Distinct operator on List<string>
Asked Answered
L

3

11

I'm trying to get distinct string values out of an Ax repository, but I'm getting a lot of identical strings out (strings only contains numbers)

var ret = context.XInventTransBackOrder
    .Where(i => i.BatchRouteId != "")
    .Select(i => i.BatchRouteId)
    .Distinct()
    .ToList();

Where am I going wrong?

Lobell answered 26/11, 2012 at 14:2 Comment(6)
What is the type of BatchRouteId ?Residence
A Sample of the data would be nice.Slob
Yes BatchRouteId is a stringLobell
Maybe need trim? var ret = context.XInventTransBackOrder.Where(i => i.BatchRouteId != "").Select(i => i.BatchRouteId.Trim()).Distinct().ToList();Incipient
I tried this out and it worked for me so you got something funky going on. If BatchRouteId is a string and the strings in question are actually identical, then Distinct() would remove them. So either a) BatchRouteId isn't really a string, or b) these identical strings aren't actually identical.Sternforemost
It looks like you're using Linq-to-AX, which version are you using? Distinct seems to be supported in the AX 2012 version according to Microsoft's documentation, but your question doesn't specify exactly which LINQ library you're using here... (see also: msdn.microsoft.com/EN-US/library/jj677293.aspx)Idolatry
I
7

Have you tried

var ret = context.XInventTransBackOrder
    .Where(i => i.BatchRouteId != "")
    .Select(i => i.BatchRouteId)
    .ToList();
ret = ret
    .Distinct()
    .ToList();
Irregular answered 26/11, 2012 at 14:27 Comment(3)
The one hundred dollar question is: Why?Harri
Be careful with this, this can be very expensive, depending on the number of items returned the original list. This first fetches everything to your system and then creates distinct values in memory. What type is your context? Is it converting to some type of AX query or webservice call? Does that API understand the concept of Distinct?Idolatry
My context is a LinqToDynamicsAx context.

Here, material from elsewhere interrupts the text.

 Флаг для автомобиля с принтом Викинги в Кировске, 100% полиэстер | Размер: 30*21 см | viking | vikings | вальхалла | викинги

I get 10 distinct strings. Otherwise I get 116 strings. Not sure if API understands distinct. It changes the C# code to X++Lobell
H
4

If the BatchRouteId was a XElement, for instance, then probably an object reference comparison would be performed. In that case change the code to

var ret = context.XInventTransBackOrder
    .Where(i => i.BatchRouteId != null && !String.IsNullOrEmpty(i.BatchRouteId.Value))
    .Select(i => i.BatchRouteId.Value)
    .Distinct()
    .ToList();

UPDATE #1

Note that some types implement implicit conversions making you think they were another type. You can pass a string to a XName parameter without explicit casting, and the string will automatically be converted to XName.


UPDATE #2

According to a comment of nk2003dec the context is LinqToDynamicsAx. I don't know this interface but probably it does not implement Distinct. What you can to in such a case, is to change the context form a XY-LINQ to Object-LINQ by using the System.Linq.Enumerable.AsEnumerable<TSource> extension method

var ret = context.XInventTransBackOrder
    .Select(i => i.BatchRouteId)
    .Where(id => id != "")
    .AsEnumerable()
    .Distinct()
    .ToList();

I also inverted Select and Where as this simplifies the access to BatchRouteId

Harri answered 26/11, 2012 at 14:45 Comment(0)
U
2

X++ does not have a distinct operator. The deferred execution will try to execute on ToList() and will fail because of this.